## 正文
= = = =
可以说,村上的写作无心插柳,描绘出日本独身生活的普遍现象。在他的作品中,婚恋问题已不再是性别偏见、道德伦理等单纯问题,其背后是对日本社会阶层的透视和解读。但与其他社会分析者不同,村上并不认为这样的独身后果是一种亟待解决的社会问题,相反,他的态度更为乐观、积极,而正如我们前面分析的那样,造成这种乐观、积极的,是他对自我人格的肯定,和对自我内心的保全。
恩格斯在《家庭、私有制和国家的起源》中,对资本主义社会的家庭做出了经典分析。他历时地分析了血缘家庭、普那路亚家庭、对偶家庭和一夫一妻制家庭,揭露了资本主义社会,家庭作为资本贮藏单位存在的事实,并强调“一夫一妻制……只是对妇女而不是对男子的一夫一妻制”,他预言随着社会的发展,未来的“一夫一妻制”将真正实现两性的平等(恩格斯:《家庭、私有制和国家的起源》,《马克思恩格斯选集(第四卷)》,人民出版社1972年版,P23-79)。如此看来,我们可以把村上春树所赋予笔下人物的婚恋观,理解为是对资本主义婚姻制度的反抗。无论是校园中的渡边彻,还是居住豪宅、收入惊人的免色,抑或年仅15岁,游荡在大地上,那个“叫乌鸦的少年”,他们都从不为财物的多寡或喜或悲,亦无所谓担心身后的遗产流向何方。他们仿佛隔绝在这个世界之外,毫不通晓社会的游戏规则,是一些与现实隔阂的“局外人”。
在西方文学的传统中,“局外人”的形象可以梳理出一支鲜明又庞大的队伍,他们属于那些金光闪闪的名字:少年维特、哈姆雷特、拜伦式英雄、世纪末恐慌、多余人、地下室人、局外人、荒原狼。他们无不出自那个时代最伟大的作家之手,具有高超的思考能力而行动力不足,他们是社会的不合时宜者,对体制采取叛逆和不合作的态度,他们试图与现有权力对抗,但又往往为自己的性格困境苦恼。可以说,村上春树是这个队伍的一员,他和他的人物们,不知疲倦地和世俗常理大唱反调,他以自己的语言和故事,构建了一种独居生活的优雅可能,从而消解掉了婚恋生活的合法性,以一己偏见证明了社会常规的偏见,他没有告诉读者,在渡边们漫长的孤独生活中,资本将流向何方,现实问题要如何解决,这样的队伍壮大起来,我们的社会又何去何从。把这些难题加诸村上身上无疑是苛求,作家的职责并非指出未来的发展方向,或许知识分子的义务也并非如此。至少在那些文字里,我们找到了一个不同于现实生活的世界,那里的人们拥有不可思议的自由,爱情与尊严共存,资本结构遭到丢弃,这个古老的幽灵在大地上漫无目的地游荡,我们不知道它将前往何方,又会附体在谁的身上,至少在这些稀少的浪漫主义里,我们可以抱残守缺,做自己“又酷又野的白日梦”。
= = = =
数据集中的条目
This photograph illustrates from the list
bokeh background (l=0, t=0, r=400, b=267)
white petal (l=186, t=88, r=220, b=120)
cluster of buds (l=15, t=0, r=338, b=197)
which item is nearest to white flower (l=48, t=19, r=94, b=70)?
= = = =
## 练习题
(1) 请将正文中从“可以说,村上的写作无心插柳,描绘出日本独”到“的肯定,和对自我内心的保全。”(含首尾)的部分重写一遍,并把其中的“独身”一律改称为“单身”。
(2) 按照正文的说法,村上春树为何对独身的后果持乐观、积极的态度?请用一到三句话说明。
(3) 根据正文回答下列问题:
(a) 恩格斯在哪部著作中对资本主义社会的家庭做出了经典分析?
(b) 那个“叫乌鸦的少年”年仅几岁?
(c) 西方文学传统中的“局外人”在思考能力和行动力方面有什么特点?

## 参考答案
(1)
可以说,村上的写作无心插柳,描绘出日本单身生活的普遍现象。在他的作品中,婚恋问题已不再是性别偏见、道德伦理等单纯问题,其背后是对日本社会阶层的透视和解读。但与其他社会分析者不同,村上并不认为这样的单身后果是一种亟待解决的社会问题,相反,他的态度更为乐观、积极,而正如我们前面分析的那样,造成这种乐观、积极的,是他对自我人格的肯定,和对自我内心的保全。

(2) 正文指出,造成村上这种乐观、积极态度的,是他对自我人格的肯定和对自我内心的保全。因此他并不认为独身是一种亟待解决的社会问题。

(3)
(a) 《家庭、私有制和国家的起源》。
(b) 15岁。
(c) 他们具有高超的思考能力,但行动力不足。